Entretien avec Ali Bensaad *

Les 22 et 23 novembre 2006 s’est tenue à Tripoli (Libye) une «Conférence ministérielle sur les migrations et le développement entre l’UE et le continent africain». Nous publions ci-dessous un entretien avec le géographe algérien, professeur associé de l’Université de Provence, Ali Bensaad.

Quel jugement portez-vous sur la conférence de Tripoli ?

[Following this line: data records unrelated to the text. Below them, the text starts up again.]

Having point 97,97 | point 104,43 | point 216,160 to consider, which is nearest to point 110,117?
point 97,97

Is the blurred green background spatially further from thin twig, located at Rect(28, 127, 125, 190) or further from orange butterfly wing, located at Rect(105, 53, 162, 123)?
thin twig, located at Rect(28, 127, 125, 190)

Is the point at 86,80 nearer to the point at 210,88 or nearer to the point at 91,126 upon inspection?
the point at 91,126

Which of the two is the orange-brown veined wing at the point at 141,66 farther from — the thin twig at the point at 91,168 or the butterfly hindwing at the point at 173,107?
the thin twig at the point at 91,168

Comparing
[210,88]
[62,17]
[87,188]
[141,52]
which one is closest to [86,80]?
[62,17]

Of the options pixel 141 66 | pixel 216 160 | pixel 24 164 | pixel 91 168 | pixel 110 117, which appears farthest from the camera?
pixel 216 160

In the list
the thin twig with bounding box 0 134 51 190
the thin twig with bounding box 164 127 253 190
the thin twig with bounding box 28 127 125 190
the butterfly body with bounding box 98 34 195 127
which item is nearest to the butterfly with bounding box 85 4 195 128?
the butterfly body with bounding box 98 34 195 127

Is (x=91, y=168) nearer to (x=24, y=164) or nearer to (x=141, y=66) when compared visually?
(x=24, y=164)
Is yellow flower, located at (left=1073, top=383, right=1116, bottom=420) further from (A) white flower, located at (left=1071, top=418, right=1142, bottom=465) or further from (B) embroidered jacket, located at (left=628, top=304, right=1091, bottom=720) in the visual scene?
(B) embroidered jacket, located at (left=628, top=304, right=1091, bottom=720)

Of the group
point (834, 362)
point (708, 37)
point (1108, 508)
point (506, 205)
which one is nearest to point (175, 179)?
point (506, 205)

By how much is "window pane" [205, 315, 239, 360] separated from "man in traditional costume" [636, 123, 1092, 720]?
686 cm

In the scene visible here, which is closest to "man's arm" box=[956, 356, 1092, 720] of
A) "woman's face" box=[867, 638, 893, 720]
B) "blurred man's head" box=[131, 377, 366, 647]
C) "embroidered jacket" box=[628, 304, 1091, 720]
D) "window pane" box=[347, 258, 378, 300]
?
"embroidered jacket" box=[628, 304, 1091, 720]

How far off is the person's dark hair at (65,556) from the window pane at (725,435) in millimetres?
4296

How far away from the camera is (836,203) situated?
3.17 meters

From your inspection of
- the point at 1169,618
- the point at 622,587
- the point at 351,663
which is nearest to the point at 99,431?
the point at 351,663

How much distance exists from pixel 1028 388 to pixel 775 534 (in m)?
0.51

Ali Bensaad: Cette conférence – comme celle qui s’est tenue à Rabat au mois de juillet passé – démontre avant tout une chose. La gestion des flux migratoires est envisagée en termes répressifs. Au-delà des déclarations de convenance, les décisions qui sont prises à l’occasion de ces réunions ne vont que dans un sens: la lutte contre le trafic des personnes, la coopération judiciaire et policière, le contrôle des frontières. Mesures qui toutes, de plus, se révèlent inefficaces. Toutefois, je dois faire une observation positive.

Laquelle ?

A.B: Ces réunions, par le fait même qu’elles ont lieu, font la démonstration qu’il n’est plus possible de traiter la question des migrations seulement du point de vue économique. D’un certain point de vue, elles redonnent à la migration sa dimension humaine. Les émigrants subsahariens ont fait que soit posée au centre du débat la liberté de circulation. Les résultats des discussions sont décevants, mais au moins la question reste posée.

Ne vous semble-t-il pas qu’on attache une importance trop grande, de la part de l’Europe aux flux migratoires en provenance de l’Afrique ?

A.B: Lorsque l’on se réfère à des chiffres, en effet, on s’aperçoit que la perception du problème est faussée. Cette année, 28'000 arrivants ont été enregistrés dans les îles Canaries espagnoles. Un phénomène qui a été qualifié comme relevant de «l’urgence»; ce qui a conduit aux accords de réadmission signés entre Madrid et les divers Etats de l’Afrique de l’Ouest. Mais personne ne dit que les Africains ne représentent qu’à peine 3% du total des immigrants en Espagne. Personne ne dit que, si l’économie espagnole a connu, conjointement à celle de l’Irlande, le taux de croissance le plus élevé du continent européen, c’est grâce aux immigrés [ndlr: la croissance espagnole a en effet été tirée par le boom de la construction]. Personne ne dit que les immigrés ont un taux d’emploi supérieur à celui des Espagnols. Ce qui enlève toute à la prétendue équation entre immigration et chômage.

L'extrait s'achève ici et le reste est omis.